Millions of slaves were brought to America by ship during the 19th century. One hundred thousand of them escaped through a secret network of hideaways known as the “Underground Railroad.” Just a decade ago, the almost 380 identified sites that made up that dangerous road to freedom were in jeopardy of being lost forever.

“It memorializes one of the most significant events in American history,” said former Rep. Louis Stokes (D- Ohio).

Stokes, the great-grandson of a slave, and former Rep.
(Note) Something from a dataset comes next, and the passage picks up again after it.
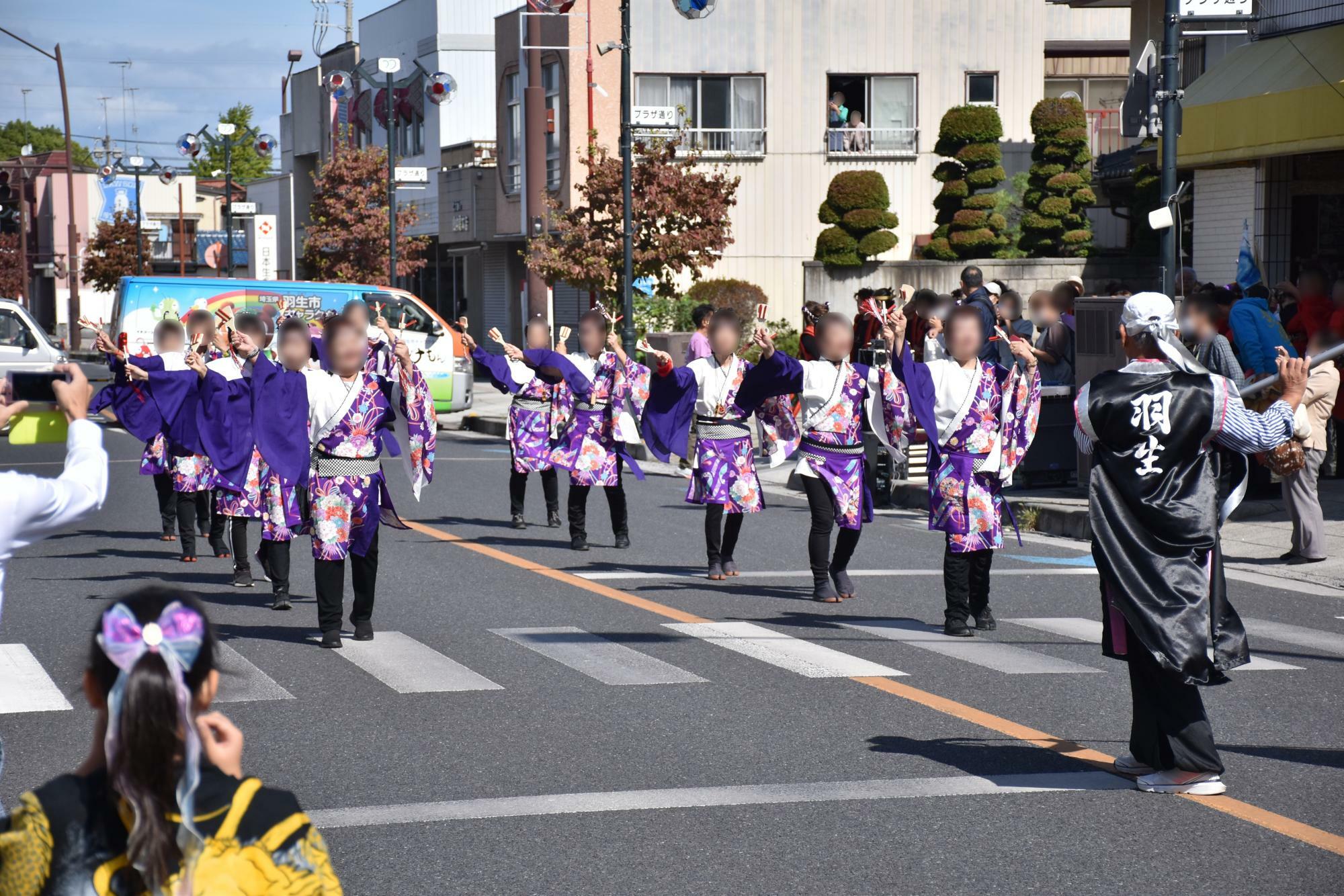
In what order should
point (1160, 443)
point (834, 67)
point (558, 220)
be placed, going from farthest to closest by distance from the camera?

Rob Portman (R- Ohio), a descendent of abolitionists, fought for passage of the 1998 bill that preserves the routes as national landmarks.

“It is a story of cooperation,” Portman said. “It’s a story of cooperation between races, across religious lines, geographic lines, and we can learn a lot from it today.”
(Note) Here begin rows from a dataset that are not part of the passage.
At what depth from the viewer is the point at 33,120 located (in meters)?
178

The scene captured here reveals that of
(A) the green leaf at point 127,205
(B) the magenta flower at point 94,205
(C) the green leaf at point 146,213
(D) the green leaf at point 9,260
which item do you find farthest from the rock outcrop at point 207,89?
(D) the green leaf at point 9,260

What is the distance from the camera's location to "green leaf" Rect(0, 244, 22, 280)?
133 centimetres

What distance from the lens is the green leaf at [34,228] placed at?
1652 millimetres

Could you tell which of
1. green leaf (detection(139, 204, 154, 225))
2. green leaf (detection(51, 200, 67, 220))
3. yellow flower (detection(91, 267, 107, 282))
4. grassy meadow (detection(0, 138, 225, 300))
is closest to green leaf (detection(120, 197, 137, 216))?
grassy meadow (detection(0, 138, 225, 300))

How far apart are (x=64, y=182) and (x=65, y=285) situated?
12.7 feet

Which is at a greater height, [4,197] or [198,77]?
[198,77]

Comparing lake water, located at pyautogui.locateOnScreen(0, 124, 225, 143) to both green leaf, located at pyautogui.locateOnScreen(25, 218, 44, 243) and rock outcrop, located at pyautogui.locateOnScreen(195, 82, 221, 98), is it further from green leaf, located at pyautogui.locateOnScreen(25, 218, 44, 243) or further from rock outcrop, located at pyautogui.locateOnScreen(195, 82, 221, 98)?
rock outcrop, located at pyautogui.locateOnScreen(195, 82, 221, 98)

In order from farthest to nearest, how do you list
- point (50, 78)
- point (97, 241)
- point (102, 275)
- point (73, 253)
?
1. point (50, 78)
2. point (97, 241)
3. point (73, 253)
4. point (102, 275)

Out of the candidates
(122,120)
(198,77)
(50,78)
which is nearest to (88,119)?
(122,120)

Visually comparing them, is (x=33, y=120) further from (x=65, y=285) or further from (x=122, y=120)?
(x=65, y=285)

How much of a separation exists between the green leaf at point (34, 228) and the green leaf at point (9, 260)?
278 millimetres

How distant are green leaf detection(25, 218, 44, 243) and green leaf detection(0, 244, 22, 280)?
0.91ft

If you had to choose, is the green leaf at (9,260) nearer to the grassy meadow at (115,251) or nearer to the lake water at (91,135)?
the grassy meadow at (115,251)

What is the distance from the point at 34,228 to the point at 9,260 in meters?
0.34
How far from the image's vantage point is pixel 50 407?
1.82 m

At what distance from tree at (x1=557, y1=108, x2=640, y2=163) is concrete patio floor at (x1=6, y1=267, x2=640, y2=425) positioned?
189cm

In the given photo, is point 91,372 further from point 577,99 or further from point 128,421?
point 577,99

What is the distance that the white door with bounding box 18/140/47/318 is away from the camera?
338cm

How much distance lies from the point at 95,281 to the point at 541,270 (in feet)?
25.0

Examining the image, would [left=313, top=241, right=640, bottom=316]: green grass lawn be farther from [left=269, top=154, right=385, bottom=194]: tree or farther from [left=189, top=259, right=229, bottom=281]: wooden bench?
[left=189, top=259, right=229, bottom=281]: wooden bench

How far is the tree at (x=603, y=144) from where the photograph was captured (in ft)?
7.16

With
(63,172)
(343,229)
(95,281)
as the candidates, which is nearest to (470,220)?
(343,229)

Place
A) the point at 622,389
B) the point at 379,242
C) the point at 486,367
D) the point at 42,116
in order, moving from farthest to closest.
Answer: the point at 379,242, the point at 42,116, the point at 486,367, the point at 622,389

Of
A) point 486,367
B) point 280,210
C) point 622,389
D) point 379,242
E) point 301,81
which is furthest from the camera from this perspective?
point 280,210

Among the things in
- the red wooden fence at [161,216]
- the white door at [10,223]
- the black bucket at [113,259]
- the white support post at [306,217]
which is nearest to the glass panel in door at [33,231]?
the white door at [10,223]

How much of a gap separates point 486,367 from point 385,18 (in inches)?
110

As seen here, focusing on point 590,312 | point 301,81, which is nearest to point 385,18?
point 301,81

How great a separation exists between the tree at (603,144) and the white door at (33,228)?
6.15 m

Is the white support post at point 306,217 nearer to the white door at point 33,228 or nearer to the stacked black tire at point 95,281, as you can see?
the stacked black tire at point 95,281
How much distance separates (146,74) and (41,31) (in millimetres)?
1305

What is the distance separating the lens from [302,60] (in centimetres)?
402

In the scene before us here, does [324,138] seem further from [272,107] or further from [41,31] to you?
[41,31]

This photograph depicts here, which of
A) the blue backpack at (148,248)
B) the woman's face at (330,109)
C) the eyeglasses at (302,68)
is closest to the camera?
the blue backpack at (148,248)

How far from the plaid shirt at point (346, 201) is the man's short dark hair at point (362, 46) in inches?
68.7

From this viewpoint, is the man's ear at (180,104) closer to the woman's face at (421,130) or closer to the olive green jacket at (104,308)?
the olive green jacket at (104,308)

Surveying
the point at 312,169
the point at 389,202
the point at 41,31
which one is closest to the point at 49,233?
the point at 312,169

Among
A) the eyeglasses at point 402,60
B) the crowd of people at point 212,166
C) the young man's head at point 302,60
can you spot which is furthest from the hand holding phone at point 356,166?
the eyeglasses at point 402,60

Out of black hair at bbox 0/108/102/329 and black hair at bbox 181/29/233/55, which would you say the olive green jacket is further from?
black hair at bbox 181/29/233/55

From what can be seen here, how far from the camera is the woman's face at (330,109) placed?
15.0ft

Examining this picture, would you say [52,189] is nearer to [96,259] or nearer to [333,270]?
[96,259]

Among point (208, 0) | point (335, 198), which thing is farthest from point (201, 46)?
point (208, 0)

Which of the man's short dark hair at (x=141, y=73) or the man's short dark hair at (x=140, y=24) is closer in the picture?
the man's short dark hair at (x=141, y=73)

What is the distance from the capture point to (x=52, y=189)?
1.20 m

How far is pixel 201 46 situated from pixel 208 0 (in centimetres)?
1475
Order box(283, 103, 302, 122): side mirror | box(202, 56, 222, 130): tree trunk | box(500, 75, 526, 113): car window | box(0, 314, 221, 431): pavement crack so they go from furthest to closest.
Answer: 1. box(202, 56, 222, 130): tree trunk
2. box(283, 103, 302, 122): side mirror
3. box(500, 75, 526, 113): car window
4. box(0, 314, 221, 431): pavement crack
The bipartisan measure put half a million dollars into a National Park Service project aimed at preserving and identifying prominent locations on the Underground Railroad.
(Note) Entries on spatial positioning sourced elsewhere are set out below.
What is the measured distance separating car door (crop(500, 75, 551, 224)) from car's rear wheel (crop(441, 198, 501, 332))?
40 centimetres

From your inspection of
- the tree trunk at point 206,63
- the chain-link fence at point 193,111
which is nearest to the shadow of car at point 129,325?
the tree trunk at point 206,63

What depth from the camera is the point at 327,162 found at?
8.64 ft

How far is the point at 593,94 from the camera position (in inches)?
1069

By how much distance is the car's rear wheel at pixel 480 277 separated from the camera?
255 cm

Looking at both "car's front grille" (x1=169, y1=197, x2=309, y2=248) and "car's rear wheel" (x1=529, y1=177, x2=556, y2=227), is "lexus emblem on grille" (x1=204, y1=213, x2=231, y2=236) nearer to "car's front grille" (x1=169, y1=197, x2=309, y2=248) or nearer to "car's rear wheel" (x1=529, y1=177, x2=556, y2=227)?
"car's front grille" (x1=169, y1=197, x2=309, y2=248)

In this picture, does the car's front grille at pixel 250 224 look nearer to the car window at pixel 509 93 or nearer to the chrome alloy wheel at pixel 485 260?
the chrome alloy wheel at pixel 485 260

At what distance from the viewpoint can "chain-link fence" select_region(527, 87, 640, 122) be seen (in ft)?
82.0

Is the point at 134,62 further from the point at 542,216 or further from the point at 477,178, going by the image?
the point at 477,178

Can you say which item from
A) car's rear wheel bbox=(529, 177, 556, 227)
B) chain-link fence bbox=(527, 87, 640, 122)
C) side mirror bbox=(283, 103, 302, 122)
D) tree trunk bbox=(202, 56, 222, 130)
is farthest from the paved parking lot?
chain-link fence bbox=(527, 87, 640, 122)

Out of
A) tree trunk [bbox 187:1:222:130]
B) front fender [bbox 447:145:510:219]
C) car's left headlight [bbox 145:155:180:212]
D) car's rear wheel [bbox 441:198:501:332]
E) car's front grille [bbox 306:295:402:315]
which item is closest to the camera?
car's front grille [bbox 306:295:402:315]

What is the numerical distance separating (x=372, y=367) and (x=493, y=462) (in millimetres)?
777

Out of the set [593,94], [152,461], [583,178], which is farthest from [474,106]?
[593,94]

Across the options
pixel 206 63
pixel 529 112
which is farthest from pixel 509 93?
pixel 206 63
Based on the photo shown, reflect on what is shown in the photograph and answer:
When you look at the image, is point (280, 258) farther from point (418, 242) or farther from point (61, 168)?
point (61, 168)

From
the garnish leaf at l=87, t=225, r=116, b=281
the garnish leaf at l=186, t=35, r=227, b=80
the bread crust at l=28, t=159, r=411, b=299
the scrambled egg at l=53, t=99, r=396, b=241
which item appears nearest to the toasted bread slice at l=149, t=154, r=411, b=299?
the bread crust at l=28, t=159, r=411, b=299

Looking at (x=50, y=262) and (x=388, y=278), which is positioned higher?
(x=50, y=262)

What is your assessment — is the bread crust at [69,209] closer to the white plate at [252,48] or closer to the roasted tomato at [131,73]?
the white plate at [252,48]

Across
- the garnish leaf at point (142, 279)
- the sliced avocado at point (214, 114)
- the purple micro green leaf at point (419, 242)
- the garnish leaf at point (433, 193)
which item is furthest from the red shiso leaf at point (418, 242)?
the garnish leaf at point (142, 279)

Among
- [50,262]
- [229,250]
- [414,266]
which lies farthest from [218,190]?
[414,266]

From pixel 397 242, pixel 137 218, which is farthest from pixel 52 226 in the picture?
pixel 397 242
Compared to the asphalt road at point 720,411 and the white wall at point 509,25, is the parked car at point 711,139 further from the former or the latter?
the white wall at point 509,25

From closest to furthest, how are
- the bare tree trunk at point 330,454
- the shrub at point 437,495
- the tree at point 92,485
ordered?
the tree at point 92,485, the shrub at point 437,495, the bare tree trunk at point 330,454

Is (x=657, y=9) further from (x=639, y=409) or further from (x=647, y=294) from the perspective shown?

The main routes snaked through 29 states: south through Florida onto the Caribbean, west into Mexico through Texas, north through various routes all the way to Canada. Fugitives hid along rivers, in cemeteries, and were taken in by white abolitionists, Native Americans and freed blacks.

The 1998 bill created the National Underground Railroad: Network to Freedom program. The National Park Service oversees the program, which preserves elements of the Underground Railroad to this day.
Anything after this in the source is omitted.